Mis à jour 23/01/2020 à 12:29 GMT+1

COUPE DU MONDE - Inarrêtable depuis janvier, Martin Fourcade retrouve Johannes Boe ce jeudi lors de l'individuel (20km) de Pokljuka. Le Français est redevenu le patron en l’absence de son grand rival. Peut-il le rester malgré le retour du Norvégien ? C’est la grande question qui donne une saveur toute particulière à l'étape slovène, dernier rendez-vous avant les Mondiaux.

Johannes Boe devant Martin Fourcade, à Ostersund - 7 décembre 2019

Crédit: Getty Images

On l'attendait plutôt à Antholz, mi-février, pour les Mondiaux. Ce sera finalement à Pokljuka, dès jeudi.
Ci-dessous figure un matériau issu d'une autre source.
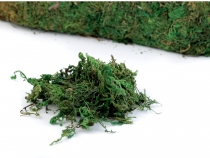 Decorative Moss 730 g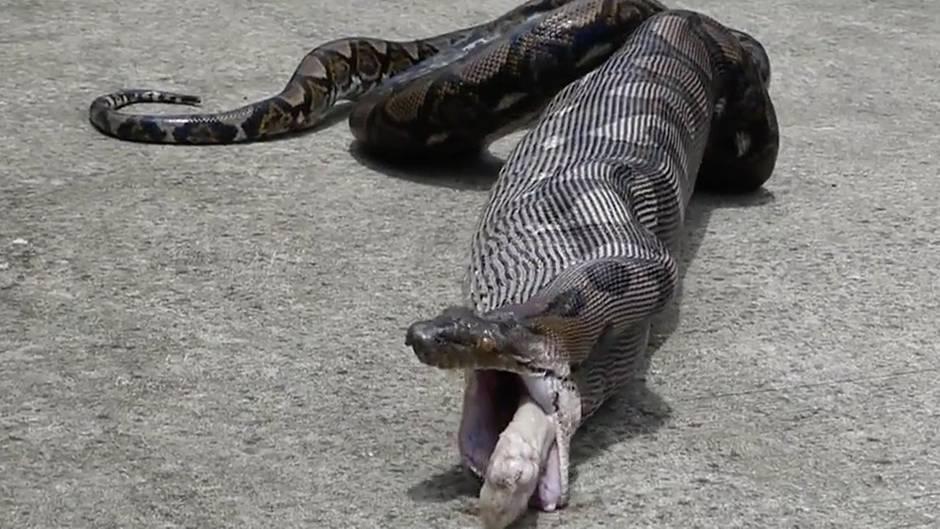 Thailand: Python frisst Katze und speit sie wieder aus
Resté au côté de sa compagne pour l’accouchement de leur premier enfant, Gustav, né le 14 janvier avec quelques jours d’avance, Johannes Boe effectue son retour en Slovénie, à l’occasion du 20km. Il n’aura donc manqué que quatre courses individuelles au lieu de six. Une mise en retrait plus courte que prévue. Dix jours à peine. Ce qui n’a pas empêché le circuit de changer de visage, radicalement, pendant son congé paternité.
L’absence du tyran, vainqueur de cinq des sept premières courses de l’hiver, a coïncidé avec la réémergence d’un autre despote, Martin Fourcade. Les quatre courses disputées sans Johannes Boe sont toutes revenues au Français. Un 100% qui a permis au septuple vainqueur du gros globe de retrouver son si cher dossard jaune, chose assez improbable fin décembre vu ses difficultés affichées au Grand-Bornand. Dès lors, avec le retour du grand Norvégien, se pose cette brulânte question : et maintenant, de Fourcade ou Boe, qui sera le patron ?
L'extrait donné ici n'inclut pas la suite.